◆ Request
Select every line in the items below that contains the word "would" and copy each one. Case counts.

◆ Provided data

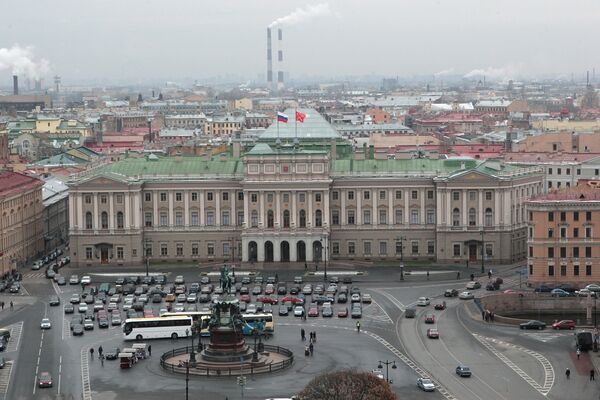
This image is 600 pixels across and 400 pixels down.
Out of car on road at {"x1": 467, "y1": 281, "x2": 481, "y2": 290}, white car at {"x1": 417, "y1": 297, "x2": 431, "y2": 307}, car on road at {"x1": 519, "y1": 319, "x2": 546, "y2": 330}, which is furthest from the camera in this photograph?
car on road at {"x1": 467, "y1": 281, "x2": 481, "y2": 290}

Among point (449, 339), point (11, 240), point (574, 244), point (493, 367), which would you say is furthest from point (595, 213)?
point (11, 240)

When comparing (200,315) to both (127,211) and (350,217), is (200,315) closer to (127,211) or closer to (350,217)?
(127,211)

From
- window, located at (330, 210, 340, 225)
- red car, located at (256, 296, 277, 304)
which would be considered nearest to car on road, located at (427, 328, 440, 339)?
red car, located at (256, 296, 277, 304)

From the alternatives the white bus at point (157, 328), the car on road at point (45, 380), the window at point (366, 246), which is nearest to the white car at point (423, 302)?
the white bus at point (157, 328)

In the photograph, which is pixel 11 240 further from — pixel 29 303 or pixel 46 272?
pixel 29 303

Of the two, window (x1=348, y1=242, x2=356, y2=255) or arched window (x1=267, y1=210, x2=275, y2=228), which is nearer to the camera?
arched window (x1=267, y1=210, x2=275, y2=228)

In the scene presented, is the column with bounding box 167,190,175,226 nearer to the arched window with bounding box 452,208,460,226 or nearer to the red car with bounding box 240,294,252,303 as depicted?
the red car with bounding box 240,294,252,303

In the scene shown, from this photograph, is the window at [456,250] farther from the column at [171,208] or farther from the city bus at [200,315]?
the city bus at [200,315]
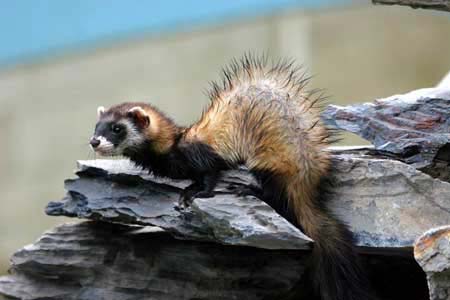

◆ Answer to this problem
Among point (449, 339), point (11, 240), point (574, 244), point (493, 367), which would you say is furthest from point (595, 213)?
which would be considered nearest to car on road, located at (427, 328, 440, 339)?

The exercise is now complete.